I reckon that everybody over the age of 25 who still smokes has to have built up layers of defensive attitudes and blind spots that enable them to keep doing so. They know it's lethal; they know it's anti-social; they know other people judge them for it. So they retreat into denial, and take it very badly if anyone calls them on it (even indirectly, just by politely asking that they curb it in certain situations).
Actually, I have a friend who has taken this to extremes. Very nice woman, highly educated, artistic, committed community organiser - just the sort you think wouldn't smoke. But she does, as does her dp. She smoked throughout all her pregnancies, smoked around all her children despite two of them having asthma and chronic lung infections.
Is she ashamed of this? Not one bit. She is assertive, aggressive even, in her insistence that the anti-smoking lobby is a conspiracy to deny poor people their only pleasure, that there is no good evidence that smoking is bad for your health, that smoking in pregnancy can be beneficial. While I was pregnant she actually tried to persuade me to take up smoking!

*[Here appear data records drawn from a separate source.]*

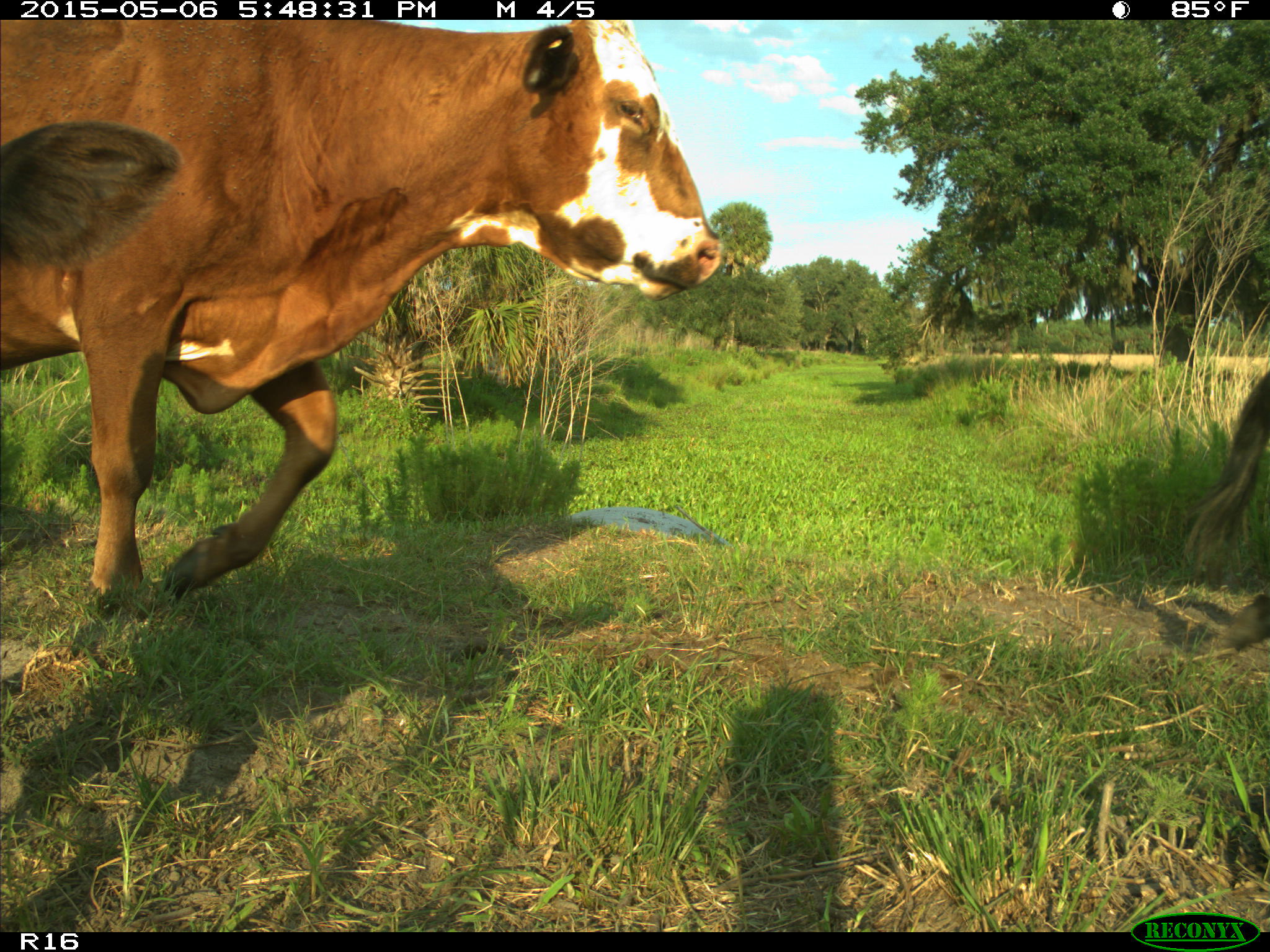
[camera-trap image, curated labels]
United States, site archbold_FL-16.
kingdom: Animalia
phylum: Chordata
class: Mammalia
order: Artiodactyla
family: Bovidae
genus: Bos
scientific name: Bos taurus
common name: domestic cow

Last time i visited her smog-filled house (I haven't been there since I had my own children) her dp was rolling up garden grasses into Rizlas for the dc, on the grounds that they might as well start learning some basic skills... When he saw my face, he told me very defensively that this would make it LESS likely their dc would smoke tobacco.
So I do feel for you, OP. I think it is very likely that your ILs will not react rationally to a reasonable request. And it is interesting that your dp is still smoking - ok only in the garden, but the chemicals will linger on his clothes... does he have any intention of quitting or is he on the defensive too?
This is going to be an ongoing issue through your children's childhoods, so I think you might as well establish your bottom line now and stick to it, even though it won't be pretty.